Dataset excerpts: Begin

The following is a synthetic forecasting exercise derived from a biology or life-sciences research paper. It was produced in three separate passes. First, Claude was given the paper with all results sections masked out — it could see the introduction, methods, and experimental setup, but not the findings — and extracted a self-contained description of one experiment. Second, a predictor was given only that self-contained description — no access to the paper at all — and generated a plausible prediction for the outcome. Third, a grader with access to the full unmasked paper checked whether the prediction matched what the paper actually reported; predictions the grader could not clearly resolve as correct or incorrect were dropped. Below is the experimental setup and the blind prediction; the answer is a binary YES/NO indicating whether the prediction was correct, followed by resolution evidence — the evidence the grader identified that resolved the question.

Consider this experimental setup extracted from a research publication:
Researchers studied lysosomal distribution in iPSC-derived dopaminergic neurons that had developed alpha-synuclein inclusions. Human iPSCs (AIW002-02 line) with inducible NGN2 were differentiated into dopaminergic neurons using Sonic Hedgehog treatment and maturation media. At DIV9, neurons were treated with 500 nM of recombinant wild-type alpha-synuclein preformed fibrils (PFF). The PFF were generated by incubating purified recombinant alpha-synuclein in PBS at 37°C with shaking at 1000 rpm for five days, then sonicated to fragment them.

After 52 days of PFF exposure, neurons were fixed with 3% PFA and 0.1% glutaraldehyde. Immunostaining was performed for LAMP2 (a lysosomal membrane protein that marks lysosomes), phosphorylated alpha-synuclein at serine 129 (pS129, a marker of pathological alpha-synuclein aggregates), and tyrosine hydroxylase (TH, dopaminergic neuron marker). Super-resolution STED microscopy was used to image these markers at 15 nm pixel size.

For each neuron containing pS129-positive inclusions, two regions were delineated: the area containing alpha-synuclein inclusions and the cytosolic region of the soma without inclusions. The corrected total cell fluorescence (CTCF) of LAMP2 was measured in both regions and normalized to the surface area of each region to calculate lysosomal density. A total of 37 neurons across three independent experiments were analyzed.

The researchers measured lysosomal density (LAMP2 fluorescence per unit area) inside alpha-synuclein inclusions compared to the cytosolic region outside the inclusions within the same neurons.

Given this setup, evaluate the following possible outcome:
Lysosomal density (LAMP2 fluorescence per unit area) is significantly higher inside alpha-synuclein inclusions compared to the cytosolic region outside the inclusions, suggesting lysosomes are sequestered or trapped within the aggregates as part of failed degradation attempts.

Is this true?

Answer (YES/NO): YES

Dataset excerpts: End

◆ **Exercise aim**:
Output the listing exactly. Leave no line out.

◆ **Reply to the task**:
The following is a synthetic forecasting exercise derived from a biology or life-sciences research paper. It was produced in three separate passes. First, Claude was given the paper with all results sections masked out — it could see the introduction, methods, and experimental setup, but not the findings — and extracted a self-contained description of one experiment. Second, a predictor was given only that self-contained description — no access to the paper at all — and generated a plausible prediction for the outcome. Third, a grader with access to the full unmasked paper checked whether the prediction matched what the paper actually reported; predictions the grader could not clearly resolve as correct or incorrect were dropped. Below is the experimental setup and the blind prediction; the answer is a binary YES/NO indicating whether the prediction was correct, followed by resolution evidence — the evidence the grader identified that resolved the question.

Consider this experimental setup extracted from a research publication:
Researchers studied lysosomal distribution in iPSC-derived dopaminergic neurons that had developed alpha-synuclein inclusions. Human iPSCs (AIW002-02 line) with inducible NGN2 were differentiated into dopaminergic neurons using Sonic Hedgehog treatment and maturation media. At DIV9, neurons were treated with 500 nM of recombinant wild-type alpha-synuclein preformed fibrils (PFF). The PFF were generated by incubating purified recombinant alpha-synuclein in PBS at 37°C with shaking at 1000 rpm for five days, then sonicated to fragment them.

After 52 days of PFF exposure, neurons were fixed with 3% PFA and 0.1% glutaraldehyde. Immunostaining was performed for LAMP2 (a lysosomal membrane protein that marks lysosomes), phosphorylated alpha-synuclein at serine 129 (pS129, a marker of pathological alpha-synuclein aggregates), and tyrosine hydroxylase (TH, dopaminergic neuron marker). Super-resolution STED microscopy was used to image these markers at 15 nm pixel size.

For each neuron containing pS129-positive inclusions, two regions were delineated: the area containing alpha-synuclein inclusions and the cytosolic region of the soma without inclusions. The corrected total cell fluorescence (CTCF) of LAMP2 was measured in both regions and normalized to the surface area of each region to calculate lysosomal density. A total of 37 neurons across three independent experiments were analyzed.

The researchers measured lysosomal density (LAMP2 fluorescence per unit area) inside alpha-synuclein inclusions compared to the cytosolic region outside the inclusions within the same neurons.

Given this setup, evaluate the following possible outcome:
Lysosomal density (LAMP2 fluorescence per unit area) is significantly higher inside alpha-synuclein inclusions compared to the cytosolic region outside the inclusions, suggesting lysosomes are sequestered or trapped within the aggregates as part of failed degradation attempts.

Is this true?

Answer (YES/NO): YES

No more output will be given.